There are further signs that the series was flailing for a direction. "Mike Murdock" sums them all up, really...one wonders exactly how Stan Lee decided, when handed the Matt/Foggy/Karen office set-up, that what he really needed was for Daredevil to be a super-hero who also pretended to be his own non-existent twin brother. After that, Gerry Conway's plan to move him to San Francisco, write Foggy and Karen out of the series, and have him start dating the Black Widow seems downright sensible.

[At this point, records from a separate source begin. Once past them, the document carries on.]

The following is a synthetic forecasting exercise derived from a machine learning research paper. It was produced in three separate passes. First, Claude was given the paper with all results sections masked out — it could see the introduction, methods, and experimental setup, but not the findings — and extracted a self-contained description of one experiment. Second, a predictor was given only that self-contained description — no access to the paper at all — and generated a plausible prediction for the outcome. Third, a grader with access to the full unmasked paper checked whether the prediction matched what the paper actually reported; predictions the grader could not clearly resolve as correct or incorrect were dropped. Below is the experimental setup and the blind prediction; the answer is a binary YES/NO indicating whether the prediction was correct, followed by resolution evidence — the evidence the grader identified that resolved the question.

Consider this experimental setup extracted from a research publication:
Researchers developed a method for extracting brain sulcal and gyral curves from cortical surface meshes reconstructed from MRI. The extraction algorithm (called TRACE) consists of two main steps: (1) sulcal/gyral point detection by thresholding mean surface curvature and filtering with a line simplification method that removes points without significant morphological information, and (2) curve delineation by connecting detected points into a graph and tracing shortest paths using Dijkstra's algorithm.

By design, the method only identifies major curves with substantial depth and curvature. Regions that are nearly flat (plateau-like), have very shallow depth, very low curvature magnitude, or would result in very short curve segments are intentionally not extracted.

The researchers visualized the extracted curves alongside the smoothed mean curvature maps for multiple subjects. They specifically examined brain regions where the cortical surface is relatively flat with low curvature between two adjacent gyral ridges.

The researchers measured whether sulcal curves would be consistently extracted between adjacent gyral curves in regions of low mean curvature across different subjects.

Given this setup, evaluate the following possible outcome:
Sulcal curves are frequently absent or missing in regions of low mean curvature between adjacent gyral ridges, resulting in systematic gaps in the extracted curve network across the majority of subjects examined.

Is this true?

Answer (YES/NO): YES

So many of the "defining elements" of the series don't even show up until Frank Miller's run, starting in #169; Hell's Kitchen, the Kingpin, the focus on organized crime, Bullseye and Elektra,

the street-level sensibility of the character...the Daredevil of the Essentials is scarcely even recognizable to modern fans. You can't really picture, for example, the "modern" Daredevil taking a cruise and winding up in the Savage Land, teaming up with Ka-Zar to stop the Plunderer from using a "metal-dissolving" ore to conquer the world with plastic guns.

With all that said, then, what made it possible for this...unfinished...storytelling engine to make it to issue #169? For starters, it really is a very good central concept, and a very good iconic look. Comics fans are willing to put up with a lot of bad stories about characters they really like, and Daredevil is no exception. For another thing, it was in the right place at the right time. Marvel was riding several bona fide hits throughout much of the 1960s, and Stan Lee was never averse to milking that to sell his "lesser" books. Spider-Man, the FF, and the Avengers all ride through town every so often, just to keep people's interest up.

And last but not least, Daredevil had some very talented creators working on it. Never underestimate the ability of good creators to disguise bad storytelling engines. Stan Lee might have written Daredevil as "Spider-Man lite", but his knack for Spidey-style wisecracks and snappy patter made even a watered-down Spider-Man fun to read. The series had a number of strong artists in its early days, from John Romita to the late, great Wally Wood, before finally settling on "Gentleman" Gene Colan, whose pencils were what can only be described as legendary. (It's almost worth picking up the Essentials just to see his art in black-and-white; if ever there was an artist who didn't need color to make his work look good, it's Gene Colan.) These fine writers and artists kept Daredevil alive long enough for someone to sift through the various discarded concepts and gimmicks that littered his early issues and figure out exactly what made the character tick. (And, given his propensity to assume other identities at the drop of a hat, what made him go cuckoo every half-hour.)